SELECTED EXCERPT.
- Opening Delimiter -
The Ash Meadows National Wildlife Refuge is a protected wildlife refuge located in the Amargosa Valley of southern Nye County, in southwestern Nevada. It is directly east of Death Valley National Park, and is  west-northwest of Las Vegas.

The refuge was created on June 18, 1984, to protect an extremely rare desert oasis in the Southwestern United States. It is administered by the U.S. Fish and Wildlife Service.

Geography

The  Ash Meadows National Wildlife Refuge is part of the larger Desert National Wildlife Refuge Complex, which also includes the Desert National Wildlife Refuge, the Moapa Valley National Wildlife Refuge, and the Pahranagat National Wildlife Refuge. Inside Ash Meadows is Devils Hole, a detached unit of Death Valley National Park.

Ash Meadows is within the Amargosa Desert, of the Mojave Desert ecoregion. The Amargosa River is a visible part of the valley hydrology, and has seasonal surface flow passing southwards adjacent to the preserve, to later enter Death Valley.

Natural history
Ash Meadows provides a valuable and unprecedented example of desert oases habitats, that have become extremely uncommon in the southwestern deserts. The refuge is a major discharge point for a vast underground aquifer water system, reaching more than  to the northeast. Water-bearing strata come to the surface in more than thirty seeps and springs, providing a rich, complex variety of mesic habitats.

Virtually all of the water at Ash Meadows is fossil water, believed to have entered the ground water system tens of thousands of years ago.

Numerous stream channels and wetlands are scattered throughout the refuge.  To the north and west are the remnants of Carson Slough, which was drained and mined for its peat in the 1960s. Sand dunes occur in the western and southern parts of the refuge.
- Closing Delimiter -
RECORDED INFORMATION.
- Opening Delimiter -
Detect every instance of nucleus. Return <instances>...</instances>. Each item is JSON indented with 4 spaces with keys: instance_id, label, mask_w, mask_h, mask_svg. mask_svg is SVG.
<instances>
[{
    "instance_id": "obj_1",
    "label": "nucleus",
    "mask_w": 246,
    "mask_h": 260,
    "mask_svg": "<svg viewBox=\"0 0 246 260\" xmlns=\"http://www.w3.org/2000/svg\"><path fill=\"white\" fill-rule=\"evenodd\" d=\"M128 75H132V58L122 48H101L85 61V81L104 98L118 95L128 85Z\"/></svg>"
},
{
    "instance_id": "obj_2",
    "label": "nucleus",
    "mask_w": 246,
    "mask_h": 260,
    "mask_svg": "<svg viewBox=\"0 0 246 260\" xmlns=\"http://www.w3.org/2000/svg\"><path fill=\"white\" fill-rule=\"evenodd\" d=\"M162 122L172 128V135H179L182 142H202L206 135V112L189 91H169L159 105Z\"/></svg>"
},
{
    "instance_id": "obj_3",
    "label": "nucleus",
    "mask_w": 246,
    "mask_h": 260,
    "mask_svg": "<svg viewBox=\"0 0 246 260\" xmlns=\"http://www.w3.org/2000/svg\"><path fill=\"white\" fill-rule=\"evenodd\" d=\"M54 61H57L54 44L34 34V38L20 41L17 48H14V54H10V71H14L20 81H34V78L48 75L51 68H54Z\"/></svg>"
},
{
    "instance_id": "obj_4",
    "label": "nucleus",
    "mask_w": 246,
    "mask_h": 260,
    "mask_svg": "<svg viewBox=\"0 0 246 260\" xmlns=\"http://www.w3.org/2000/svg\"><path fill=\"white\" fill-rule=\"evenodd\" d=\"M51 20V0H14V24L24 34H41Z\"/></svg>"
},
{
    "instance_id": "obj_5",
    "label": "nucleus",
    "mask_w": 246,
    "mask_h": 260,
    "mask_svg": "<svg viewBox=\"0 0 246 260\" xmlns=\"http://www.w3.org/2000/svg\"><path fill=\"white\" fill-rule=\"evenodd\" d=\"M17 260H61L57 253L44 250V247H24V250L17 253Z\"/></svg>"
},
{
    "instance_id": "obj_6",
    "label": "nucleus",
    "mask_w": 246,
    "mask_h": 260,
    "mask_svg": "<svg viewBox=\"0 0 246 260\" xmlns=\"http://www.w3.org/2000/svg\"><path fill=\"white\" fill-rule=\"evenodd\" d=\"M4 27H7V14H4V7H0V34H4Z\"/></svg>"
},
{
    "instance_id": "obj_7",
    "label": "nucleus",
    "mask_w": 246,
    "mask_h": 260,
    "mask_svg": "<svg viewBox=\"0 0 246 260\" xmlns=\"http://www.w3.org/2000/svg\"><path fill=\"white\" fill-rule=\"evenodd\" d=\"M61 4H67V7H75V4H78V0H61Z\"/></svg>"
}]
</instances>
- Closing Delimiter -
WORK REQUEST 1. Rewrite the passage on the Ash Meadows National Wildlife Refuge, starting with "The Ash Meadows" and going on through "Valley National Park.", with "Death Valley National Park" replaced by "the neighboring national park".
WORK REQUEST 2.
Decide whether each statement agrees with the passage on the Ash Meadows National Wildlife Refuge. Answer yes or no and quote the words that settle it.
(a) The refuge was created on June 18, 1984.
(b) Carson Slough was drained and mined for its peat in the 1970s.
(c) Devils Hole is a detached unit of Death Valley National Park.
WORK REQUEST 3. Continue the passage on the Ash Meadows National Wildlife Refuge from its last sentence.

EXERCISE OUTPUT 1.
The Ash Meadows National Wildlife Refuge is a protected wildlife refuge located in the Amargosa Valley of southern Nye County, in southwestern Nevada. It is directly east of the neighboring national park, and is  west-northwest of Las Vegas.

The refuge was created on June 18, 1984, to protect an extremely rare desert oasis in the Southwestern United States. It is administered by the U.S. Fish and Wildlife Service.

Geography

The  Ash Meadows National Wildlife Refuge is part of the larger Desert National Wildlife Refuge Complex, which also includes the Desert National Wildlife Refuge, the Moapa Valley National Wildlife Refuge, and the Pahranagat National Wildlife Refuge. Inside Ash Meadows is Devils Hole, a detached unit of the neighboring national park.

EXERCISE OUTPUT 2.
(a) Yes: "The refuge was created on June 18, 1984, to protect an extremely rare desert oasis in the Southwestern United States."
(b) No: "which was drained and mined for its peat in the 1960s."
(c) Yes: "Inside Ash Meadows is Devils Hole, a detached unit of Death Valley National Park."

EXERCISE OUTPUT 3.
Endemic plants and animals

Ash Meadows National Wildlife Refuge was established to provide and protect habitat for at least twenty-six endemic plants and animals, meaning they are found nowhere else in the world. Four fish and one plant are currently listed as endangered species.

The concentration of locally exclusive flora and fauna that distinguishes Ash Meadows is the greatest concentration of endemic biota in any local area within the United States. It has the second greatest local endemism concentration in all of North America.

Endemic flora
There are many plants endemic to Ash Meadows, including:

Ash Meadows sunray (Enceliopsis nudicaulis var. corrugata)
Ash Meadows blazingstar (Mentzelia leucophylla)
Ash Meadows gumplant (Grindelia fraxino-pratensis)
Ash Meadows milkvetch (Astragalus phoenix)
Amargosa niterwort (Nitrophila mohavensis)
Spring-loving centaury (Zeltnera namophila)

Discoveries
In 2010, Utah State University announced that a team from the school had discovered two new bee species in the genus Perdita at Ash Meadows.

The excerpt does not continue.